Ia menjelaskan, indikasi keterkaitan dengan judi online ditentukan oleh Kementerian Sosial. Status tersebut juga tidak serta-merta menunjukkan bahwa penerima bansos melakukan aktivitas judi online secara langsung.
Pasalnya, pendataan dapat mengacu pada anggota keluarga yang tercatat dalam satu Kartu Keluarga (KK). Dalam kondisi tertentu, penerima bansos bisa saja tidak terindikasi, tetapi anggota keluarganya tercatat memiliki indikasi aktivitas judol.
“Bisa saja dalam Kartu Keluarga yang judol, misalnya istrinya yang terima bantuan, tapi suaminya yang terindikasi judol,” kata Andi Zulkifli Riswan Akbar, Jumat (28/08).

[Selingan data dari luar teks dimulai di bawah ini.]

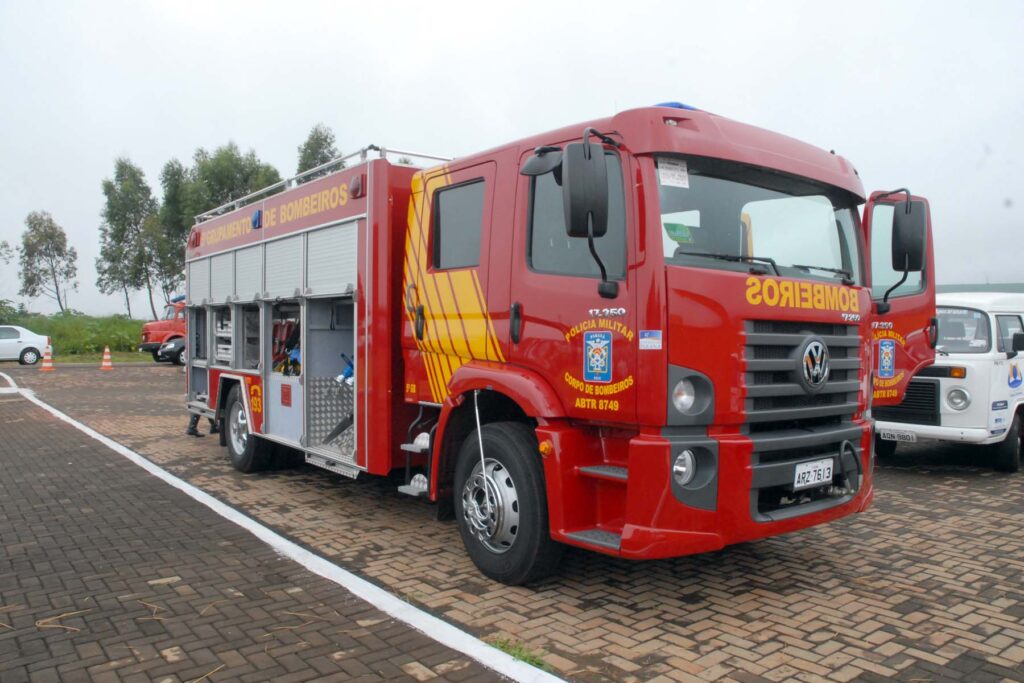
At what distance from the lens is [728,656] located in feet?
→ 12.5

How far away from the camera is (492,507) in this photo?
477cm

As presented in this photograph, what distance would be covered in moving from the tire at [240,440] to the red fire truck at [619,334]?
2356mm

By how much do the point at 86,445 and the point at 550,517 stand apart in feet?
27.4

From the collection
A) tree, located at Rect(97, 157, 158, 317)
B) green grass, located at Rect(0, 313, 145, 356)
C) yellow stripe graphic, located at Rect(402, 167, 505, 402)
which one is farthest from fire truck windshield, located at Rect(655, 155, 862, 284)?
tree, located at Rect(97, 157, 158, 317)

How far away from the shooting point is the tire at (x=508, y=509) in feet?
14.8

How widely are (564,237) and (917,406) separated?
5.72m

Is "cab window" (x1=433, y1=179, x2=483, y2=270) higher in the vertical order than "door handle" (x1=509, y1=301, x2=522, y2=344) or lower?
higher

Bagi masyarakat yang merasa tidak memiliki keterkaitan dengan aktivitas tersebut, Dinsos Maros mengimbau agar memanfaatkan mekanisme sanggahan yang telah disediakan Kementerian Sosial.
Proses klarifikasi dapat dilakukan dengan bantuan pemerintah desa maupun Puskesos. Penerima juga dapat menyertakan surat pernyataan sebagai bagian dari pengajuan sanggahan.

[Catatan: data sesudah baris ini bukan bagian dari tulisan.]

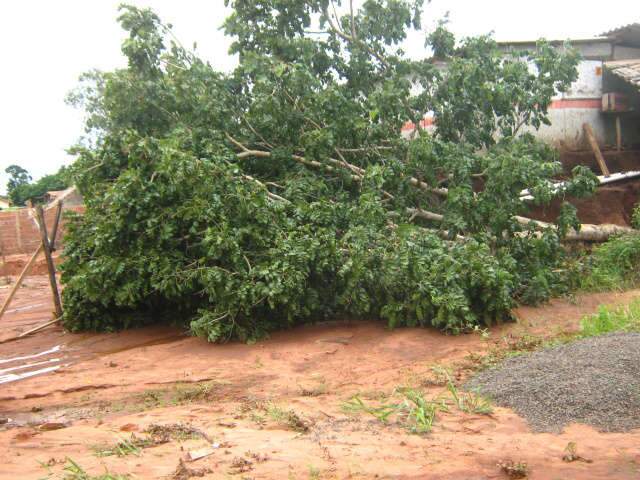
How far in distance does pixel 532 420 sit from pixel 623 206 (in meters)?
8.16

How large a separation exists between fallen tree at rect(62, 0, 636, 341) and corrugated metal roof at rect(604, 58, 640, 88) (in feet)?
6.32

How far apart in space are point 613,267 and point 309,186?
4.24 metres

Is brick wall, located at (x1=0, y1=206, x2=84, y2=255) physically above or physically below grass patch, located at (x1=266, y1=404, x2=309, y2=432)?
above

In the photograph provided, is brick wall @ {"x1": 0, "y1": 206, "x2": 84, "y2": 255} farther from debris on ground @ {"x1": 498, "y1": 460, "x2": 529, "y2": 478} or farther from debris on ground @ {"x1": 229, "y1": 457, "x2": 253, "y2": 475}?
debris on ground @ {"x1": 498, "y1": 460, "x2": 529, "y2": 478}

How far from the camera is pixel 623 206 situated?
35.9 feet

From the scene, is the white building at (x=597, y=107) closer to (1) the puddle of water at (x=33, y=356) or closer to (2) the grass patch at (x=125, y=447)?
(1) the puddle of water at (x=33, y=356)

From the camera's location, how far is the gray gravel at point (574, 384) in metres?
3.96

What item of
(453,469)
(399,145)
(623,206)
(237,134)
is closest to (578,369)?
(453,469)

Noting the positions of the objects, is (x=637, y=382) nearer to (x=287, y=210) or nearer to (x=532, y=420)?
(x=532, y=420)

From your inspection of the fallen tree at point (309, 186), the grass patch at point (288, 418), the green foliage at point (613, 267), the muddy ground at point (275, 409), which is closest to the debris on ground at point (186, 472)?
the muddy ground at point (275, 409)

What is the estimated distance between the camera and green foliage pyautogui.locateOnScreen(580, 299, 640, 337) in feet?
19.6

Sementara itu, bagi penerima yang berdasarkan hasil verifikasi terbukti memiliki keterkaitan dengan judi online, terdapat sejumlah langkah yang perlu dilakukan. Di antaranya menghapus aplikasi judi online serta menutup rekening yang digunakan atas nama penerima.
Andi menambahkan, proses penanganan tersebut tidak dapat dilakukan secara instan karena membutuhkan tahapan dan waktu untuk memastikan status penerima berdasarkan hasil klarifikasi dan verifikasi.